• LISTA DE TAREAS:
[1] Según el fragmento sobre La Mansión Nucingen, ¿entre qué cosas alterna el pasado hacia el que se fuga William? Enuméralas todas.
[2] Resume en dos oraciones el fragmento sobre La Mansión Nucingen.

• FRAGMENTO DEL TEXTO:
La Mansión Nucingen se inicia como la historia de un error o, mejor dicho, de un malentendido: William James lll (Jean-Marc Barr), escritor de cierta notoriedad en Francia, cena con su novia mientras escucha que desde una mesa vecina se refieren a él en términos deshonrosos. Su mala fama de apostador lo hizo dueño hace muchos años de una hacienda ubicada en Chile. A continuación seremos testigos de las remembranzas de William a partir de esos comentarios. Lo que no sabemos es si William recuerda la “verdad” de los hechos, la versión insidiosa de los comensales que murmuran sobre él o algo mucho más indiscernible: la fuga impune hacia un pasado que alterna la ficción, el sueño, los deseos, o la realidad recordada y vuelta a recrear. En todo caso, un lugar en donde todo es posible.

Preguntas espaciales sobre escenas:
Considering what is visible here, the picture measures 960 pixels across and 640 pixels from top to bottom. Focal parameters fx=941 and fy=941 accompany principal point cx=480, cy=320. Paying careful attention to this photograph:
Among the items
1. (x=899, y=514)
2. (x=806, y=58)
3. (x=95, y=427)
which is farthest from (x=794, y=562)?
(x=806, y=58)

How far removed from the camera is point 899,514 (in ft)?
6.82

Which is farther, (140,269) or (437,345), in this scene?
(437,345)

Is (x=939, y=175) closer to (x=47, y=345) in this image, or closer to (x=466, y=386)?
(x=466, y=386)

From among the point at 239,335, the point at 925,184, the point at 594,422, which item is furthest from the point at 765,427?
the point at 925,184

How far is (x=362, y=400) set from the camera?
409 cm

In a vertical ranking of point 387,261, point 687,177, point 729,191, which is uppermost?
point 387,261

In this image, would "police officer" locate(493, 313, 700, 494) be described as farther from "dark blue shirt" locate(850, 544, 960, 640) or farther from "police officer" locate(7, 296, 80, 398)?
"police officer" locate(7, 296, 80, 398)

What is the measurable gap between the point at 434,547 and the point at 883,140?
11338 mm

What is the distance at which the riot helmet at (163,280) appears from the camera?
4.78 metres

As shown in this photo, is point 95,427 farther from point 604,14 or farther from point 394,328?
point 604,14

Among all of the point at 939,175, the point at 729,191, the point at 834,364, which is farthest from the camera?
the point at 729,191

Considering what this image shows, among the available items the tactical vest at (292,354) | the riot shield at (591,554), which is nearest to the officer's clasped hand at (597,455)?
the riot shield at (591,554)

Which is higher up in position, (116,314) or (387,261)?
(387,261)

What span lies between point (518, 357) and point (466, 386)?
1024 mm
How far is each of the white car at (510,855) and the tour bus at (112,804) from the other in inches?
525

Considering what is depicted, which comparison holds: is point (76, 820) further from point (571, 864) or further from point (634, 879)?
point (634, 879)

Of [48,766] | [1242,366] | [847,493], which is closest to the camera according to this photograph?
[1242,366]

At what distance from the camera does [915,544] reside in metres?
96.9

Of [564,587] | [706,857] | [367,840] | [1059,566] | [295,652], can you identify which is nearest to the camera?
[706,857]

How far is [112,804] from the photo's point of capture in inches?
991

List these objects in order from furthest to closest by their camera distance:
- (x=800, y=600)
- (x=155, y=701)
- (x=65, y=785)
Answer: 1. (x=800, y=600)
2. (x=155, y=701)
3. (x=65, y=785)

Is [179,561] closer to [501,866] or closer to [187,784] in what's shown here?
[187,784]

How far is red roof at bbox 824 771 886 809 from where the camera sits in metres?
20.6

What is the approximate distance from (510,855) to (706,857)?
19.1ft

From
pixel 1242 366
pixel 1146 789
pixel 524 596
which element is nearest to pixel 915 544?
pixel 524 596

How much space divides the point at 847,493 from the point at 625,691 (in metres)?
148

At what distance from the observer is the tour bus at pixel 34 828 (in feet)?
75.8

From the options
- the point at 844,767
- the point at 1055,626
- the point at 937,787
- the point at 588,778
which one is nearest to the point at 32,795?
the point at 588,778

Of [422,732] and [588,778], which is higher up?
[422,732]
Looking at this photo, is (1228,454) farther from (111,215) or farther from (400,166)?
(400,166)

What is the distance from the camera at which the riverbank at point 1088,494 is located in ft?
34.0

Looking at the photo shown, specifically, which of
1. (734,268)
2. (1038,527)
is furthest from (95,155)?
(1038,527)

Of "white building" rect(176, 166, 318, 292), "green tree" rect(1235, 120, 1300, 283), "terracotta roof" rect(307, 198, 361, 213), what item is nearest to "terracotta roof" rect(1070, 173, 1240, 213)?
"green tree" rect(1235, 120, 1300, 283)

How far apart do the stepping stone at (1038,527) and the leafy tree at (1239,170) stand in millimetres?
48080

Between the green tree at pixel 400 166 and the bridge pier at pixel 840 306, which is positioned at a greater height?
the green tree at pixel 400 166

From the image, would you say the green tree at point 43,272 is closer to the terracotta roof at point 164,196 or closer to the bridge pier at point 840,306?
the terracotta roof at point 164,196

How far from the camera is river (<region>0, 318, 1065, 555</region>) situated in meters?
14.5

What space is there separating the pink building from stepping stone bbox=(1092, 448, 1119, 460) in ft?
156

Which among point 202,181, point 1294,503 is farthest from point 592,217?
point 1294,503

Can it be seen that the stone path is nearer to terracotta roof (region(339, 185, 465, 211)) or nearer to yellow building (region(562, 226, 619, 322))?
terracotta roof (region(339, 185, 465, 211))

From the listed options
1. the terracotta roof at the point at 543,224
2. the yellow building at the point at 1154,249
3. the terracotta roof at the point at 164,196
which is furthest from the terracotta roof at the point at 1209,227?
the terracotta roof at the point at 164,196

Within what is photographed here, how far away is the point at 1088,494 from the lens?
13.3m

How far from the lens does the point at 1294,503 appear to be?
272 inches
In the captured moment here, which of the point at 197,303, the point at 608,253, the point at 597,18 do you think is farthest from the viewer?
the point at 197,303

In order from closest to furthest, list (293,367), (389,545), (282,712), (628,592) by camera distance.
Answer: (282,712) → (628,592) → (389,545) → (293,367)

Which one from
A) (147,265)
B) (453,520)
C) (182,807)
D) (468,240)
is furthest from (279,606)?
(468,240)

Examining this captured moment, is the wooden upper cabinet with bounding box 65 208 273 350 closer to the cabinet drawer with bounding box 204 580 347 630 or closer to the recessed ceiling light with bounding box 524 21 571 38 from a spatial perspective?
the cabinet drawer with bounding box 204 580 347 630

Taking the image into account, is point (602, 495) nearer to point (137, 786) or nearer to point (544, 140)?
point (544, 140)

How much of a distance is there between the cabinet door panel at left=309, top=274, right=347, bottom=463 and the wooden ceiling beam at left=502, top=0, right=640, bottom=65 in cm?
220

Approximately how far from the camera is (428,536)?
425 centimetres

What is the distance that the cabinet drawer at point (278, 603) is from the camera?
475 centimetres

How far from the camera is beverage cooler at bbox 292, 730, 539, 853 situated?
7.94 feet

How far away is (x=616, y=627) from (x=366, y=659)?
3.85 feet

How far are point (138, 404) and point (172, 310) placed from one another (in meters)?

• RESPUESTAS EN ORDEN:
[1]
- la ficción
- el sueño
- los deseos
- la realidad recordada y vuelta a recrear

[2] La Mansión Nucingen comienza con un malentendido: William, escritor de cierta notoriedad en Francia, cena con su novia y oye que desde una mesa vecina hablan de él en términos deshonrosos, pues su fama de apostador lo hizo dueño de una hacienda en Chile. A partir de esos comentarios siguen sus recuerdos, y no se sabe si evocan la verdad de los hechos, la versión de los comensales o un pasado donde se alternan la ficción, el sueño, los deseos y la realidad recreada.